> _Input for this task_:
*** Begin section ***

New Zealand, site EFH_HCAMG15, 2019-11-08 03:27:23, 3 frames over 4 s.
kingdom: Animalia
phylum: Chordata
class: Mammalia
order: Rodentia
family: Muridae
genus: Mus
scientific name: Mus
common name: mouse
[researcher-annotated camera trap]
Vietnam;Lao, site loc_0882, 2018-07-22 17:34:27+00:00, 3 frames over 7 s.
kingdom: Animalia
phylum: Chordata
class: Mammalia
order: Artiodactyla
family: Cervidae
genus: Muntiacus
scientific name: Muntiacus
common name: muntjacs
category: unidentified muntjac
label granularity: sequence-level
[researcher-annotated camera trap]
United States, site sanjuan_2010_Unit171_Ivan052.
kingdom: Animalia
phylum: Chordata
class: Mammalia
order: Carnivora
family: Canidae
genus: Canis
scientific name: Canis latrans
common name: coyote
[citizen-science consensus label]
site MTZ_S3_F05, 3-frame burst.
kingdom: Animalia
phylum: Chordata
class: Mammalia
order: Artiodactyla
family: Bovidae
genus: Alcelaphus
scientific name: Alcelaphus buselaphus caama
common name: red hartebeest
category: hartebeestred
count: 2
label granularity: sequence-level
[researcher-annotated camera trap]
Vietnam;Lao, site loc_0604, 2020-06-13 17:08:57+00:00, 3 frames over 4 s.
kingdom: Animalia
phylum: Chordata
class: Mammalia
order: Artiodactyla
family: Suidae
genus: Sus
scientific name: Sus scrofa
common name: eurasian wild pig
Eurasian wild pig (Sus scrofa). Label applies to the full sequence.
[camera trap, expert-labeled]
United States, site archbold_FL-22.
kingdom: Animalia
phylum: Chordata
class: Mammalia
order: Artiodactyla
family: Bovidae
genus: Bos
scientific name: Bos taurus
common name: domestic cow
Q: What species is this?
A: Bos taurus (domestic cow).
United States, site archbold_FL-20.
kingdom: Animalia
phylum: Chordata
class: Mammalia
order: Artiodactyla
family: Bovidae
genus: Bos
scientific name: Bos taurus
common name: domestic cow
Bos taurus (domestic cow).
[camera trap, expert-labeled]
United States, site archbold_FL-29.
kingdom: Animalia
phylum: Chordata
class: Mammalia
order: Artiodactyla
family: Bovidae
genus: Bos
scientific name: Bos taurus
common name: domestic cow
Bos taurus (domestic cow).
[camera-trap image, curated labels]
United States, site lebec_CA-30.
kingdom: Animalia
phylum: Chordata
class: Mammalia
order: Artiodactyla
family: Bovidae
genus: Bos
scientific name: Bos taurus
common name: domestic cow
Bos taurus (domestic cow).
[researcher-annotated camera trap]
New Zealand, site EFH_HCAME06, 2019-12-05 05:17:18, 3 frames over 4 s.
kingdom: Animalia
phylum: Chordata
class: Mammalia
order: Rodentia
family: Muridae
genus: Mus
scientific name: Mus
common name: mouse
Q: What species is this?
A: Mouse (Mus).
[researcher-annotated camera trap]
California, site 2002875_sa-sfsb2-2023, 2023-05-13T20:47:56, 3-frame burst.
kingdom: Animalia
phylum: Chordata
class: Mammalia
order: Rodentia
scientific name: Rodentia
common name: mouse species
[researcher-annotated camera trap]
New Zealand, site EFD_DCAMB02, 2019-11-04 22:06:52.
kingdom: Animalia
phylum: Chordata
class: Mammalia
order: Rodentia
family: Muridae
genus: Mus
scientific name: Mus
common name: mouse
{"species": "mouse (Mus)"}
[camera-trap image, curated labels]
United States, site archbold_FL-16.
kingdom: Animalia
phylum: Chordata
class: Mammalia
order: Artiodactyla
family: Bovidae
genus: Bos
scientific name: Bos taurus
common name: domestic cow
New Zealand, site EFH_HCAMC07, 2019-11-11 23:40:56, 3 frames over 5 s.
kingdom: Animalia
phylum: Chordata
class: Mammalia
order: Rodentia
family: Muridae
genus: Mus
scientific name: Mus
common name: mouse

*** End section ***

> _Task_: Would you give the listing again, word for word?

> _Finished task_:
New Zealand, site EFH_HCAMG15, 2019-11-08 03:27:23, 3 frames over 4 s.
kingdom: Animalia
phylum: Chordata
class: Mammalia
order: Rodentia
family: Muridae
genus: Mus
scientific name: Mus
common name: mouse
[researcher-annotated camera trap]
Vietnam;Lao, site loc_0882, 2018-07-22 17:34:27+00:00, 3 frames over 7 s.
kingdom: Animalia
phylum: Chordata
class: Mammalia
order: Artiodactyla
family: Cervidae
genus: Muntiacus
scientific name: Muntiacus
common name: muntjacs
category: unidentified muntjac
label granularity: sequence-level
[researcher-annotated camera trap]
United States, site sanjuan_2010_Unit171_Ivan052.
kingdom: Animalia
phylum: Chordata
class: Mammalia
order: Carnivora
family: Canidae
genus: Canis
scientific name: Canis latrans
common name: coyote
[citizen-science consensus label]
site MTZ_S3_F05, 3-frame burst.
kingdom: Animalia
phylum: Chordata
class: Mammalia
order: Artiodactyla
family: Bovidae
genus: Alcelaphus
scientific name: Alcelaphus buselaphus caama
common name: red hartebeest
category: hartebeestred
count: 2
label granularity: sequence-level
[researcher-annotated camera trap]
Vietnam;Lao, site loc_0604, 2020-06-13 17:08:57+00:00, 3 frames over 4 s.
kingdom: Animalia
phylum: Chordata
class: Mammalia
order: Artiodactyla
family: Suidae
genus: Sus
scientific name: Sus scrofa
common name: eurasian wild pig
Eurasian wild pig (Sus scrofa). Label applies to the full sequence.
[camera trap, expert-labeled]
United States, site archbold_FL-22.
kingdom: Animalia
phylum: Chordata
class: Mammalia
order: Artiodactyla
family: Bovidae
genus: Bos
scientific name: Bos taurus
common name: domestic cow
Q: What species is this?
A: Bos taurus (domestic cow).
United States, site archbold_FL-20.
kingdom: Animalia
phylum: Chordata
class: Mammalia
order: Artiodactyla
family: Bovidae
genus: Bos
scientific name: Bos taurus
common name: domestic cow
Bos taurus (domestic cow).
[camera trap, expert-labeled]
United States, site archbold_FL-29.
kingdom: Animalia
phylum: Chordata
class: Mammalia
order: Artiodactyla
family: Bovidae
genus: Bos
scientific name: Bos taurus
common name: domestic cow
Bos taurus (domestic cow).
[camera-trap image, curated labels]
United States, site lebec_CA-30.
kingdom: Animalia
phylum: Chordata
class: Mammalia
order: Artiodactyla
family: Bovidae
genus: Bos
scientific name: Bos taurus
common name: domestic cow
Bos taurus (domestic cow).
[researcher-annotated camera trap]
New Zealand, site EFH_HCAME06, 2019-12-05 05:17:18, 3 frames over 4 s.
kingdom: Animalia
phylum: Chordata
class: Mammalia
order: Rodentia
family: Muridae
genus: Mus
scientific name: Mus
common name: mouse
Q: What species is this?
A: Mouse (Mus).
[researcher-annotated camera trap]
California, site 2002875_sa-sfsb2-2023, 2023-05-13T20:47:56, 3-frame burst.
kingdom: Animalia
phylum: Chordata
class: Mammalia
order: Rodentia
scientific name: Rodentia
common name: mouse species
[researcher-annotated camera trap]
New Zealand, site EFD_DCAMB02, 2019-11-04 22:06:52.
kingdom: Animalia
phylum: Chordata
class: Mammalia
order: Rodentia
family: Muridae
genus: Mus
scientific name: Mus
common name: mouse
{"species": "mouse (Mus)"}
[camera-trap image, curated labels]
United States, site archbold_FL-16.
kingdom: Animalia
phylum: Chordata
class: Mammalia
order: Artiodactyla
family: Bovidae
genus: Bos
scientific name: Bos taurus
common name: domestic cow
New Zealand, site EFH_HCAMC07, 2019-11-11 23:40:56, 3 frames over 5 s.
kingdom: Animalia
phylum: Chordata
class: Mammalia
order: Rodentia
family: Muridae
genus: Mus
scientific name: Mus
common name: mouse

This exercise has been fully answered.